1. I could play basketball in Greece if I wanted.
2. GodDAMN! My abs are sweet.
3. Jeff Garcia has sex with men. Gross.
4. I wonder why Jeff Garcia never wanted to do me. Strange.
5. People who like me: Drew Rosenhaus, Michael Irvin, and… um…
6. Cooler than you’d think: Masturbating on front of a mirror.
7. I will whoop your ass, Hugh Douglas.
8. My favorite recipes.
9. Hey, I’m just as fucking sick of Sal Paolantonio as you are.
10. Donovan McNabb is a Klansman in blackface.
11. If Andy Reid died, I wouldn’t cry.

Simon & Schuster executive David Rosenthal said, “Finally, the real T.O. story can be told. It’s an important chapter in the long-term struggle for players’ rights in the NFL.”

Easy, dude. It’s Terrell Owens, not Harriet Tubman. This is not a tale of a great American freedom fighter or something. It’s an asshole wideout. Like him or not, he is not an historic figure. He does not need a book to get his message out. It’s not like he’s been hurting for media coverage.

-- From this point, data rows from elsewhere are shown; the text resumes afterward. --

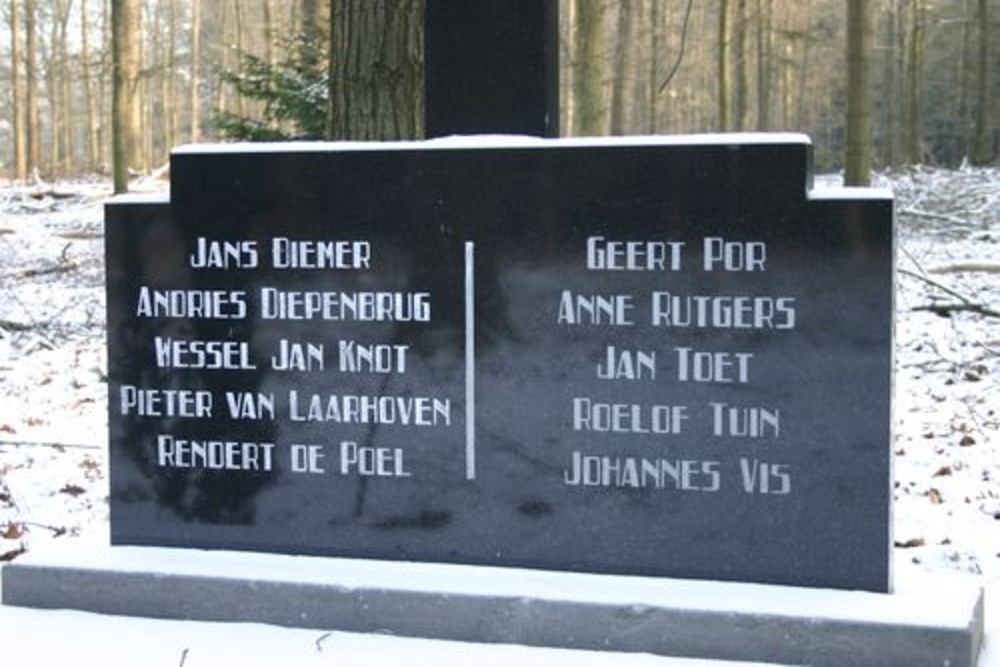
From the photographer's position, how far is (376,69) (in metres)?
6.33

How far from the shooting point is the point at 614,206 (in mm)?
4109

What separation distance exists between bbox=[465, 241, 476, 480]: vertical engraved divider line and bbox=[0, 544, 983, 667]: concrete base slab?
0.42 m

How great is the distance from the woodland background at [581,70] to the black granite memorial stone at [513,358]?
2053 millimetres

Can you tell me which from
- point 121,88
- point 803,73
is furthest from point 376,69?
point 803,73

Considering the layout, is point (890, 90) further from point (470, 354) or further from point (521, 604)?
point (521, 604)

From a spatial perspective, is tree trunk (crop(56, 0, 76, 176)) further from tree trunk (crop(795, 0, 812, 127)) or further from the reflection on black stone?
the reflection on black stone

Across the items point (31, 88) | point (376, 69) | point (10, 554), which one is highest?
point (31, 88)

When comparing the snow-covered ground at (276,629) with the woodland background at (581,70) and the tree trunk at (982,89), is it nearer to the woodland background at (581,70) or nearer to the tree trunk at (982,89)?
the woodland background at (581,70)

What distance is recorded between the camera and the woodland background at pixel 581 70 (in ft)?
21.0

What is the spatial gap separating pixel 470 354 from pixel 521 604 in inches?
33.1

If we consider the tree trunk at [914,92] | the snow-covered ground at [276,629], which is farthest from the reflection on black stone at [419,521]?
the tree trunk at [914,92]

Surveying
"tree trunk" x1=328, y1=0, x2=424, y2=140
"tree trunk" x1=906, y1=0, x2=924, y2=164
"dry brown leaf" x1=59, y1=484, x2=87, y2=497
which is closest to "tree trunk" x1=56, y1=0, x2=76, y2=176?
"tree trunk" x1=906, y1=0, x2=924, y2=164

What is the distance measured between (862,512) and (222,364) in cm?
222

John Rocker and Terrell Owens are both authoring books… I just find it difficult to accept that. I am of the opinion that there’s not enough paper in the world for jagoffs like these to be publishing books. Tonight, I weep for the written word.

Comments

  • the website wasn’t enough!?!?!?

  • Rect Dogg

    Don’t forget the epilogoue, which will outline how to feed your family.

  • Rob

    Other chapters:

    1 – Parcells, u will recognize … trust me.
    2 – I’ve been a Cowboy for three days and still no receptions .. wtf?
    3 – Is it just me, or does Bledsoe kinda suck.
    4 – What really happened during Thanksgiving with Drew.
    5 – 10 million reasons the haters were wrong.

  • The worst part about his book…it’s being written by Drew Rosenhaus’ brother! Talk about nepotism for the Rosenhaus’ and idiocy on TO’s part.

  • Sean

    “6. Cooler than you’d think: Masturbating on front of a mirror.”

    I think you should leave it as is, if it turns out that it is indeed a typo.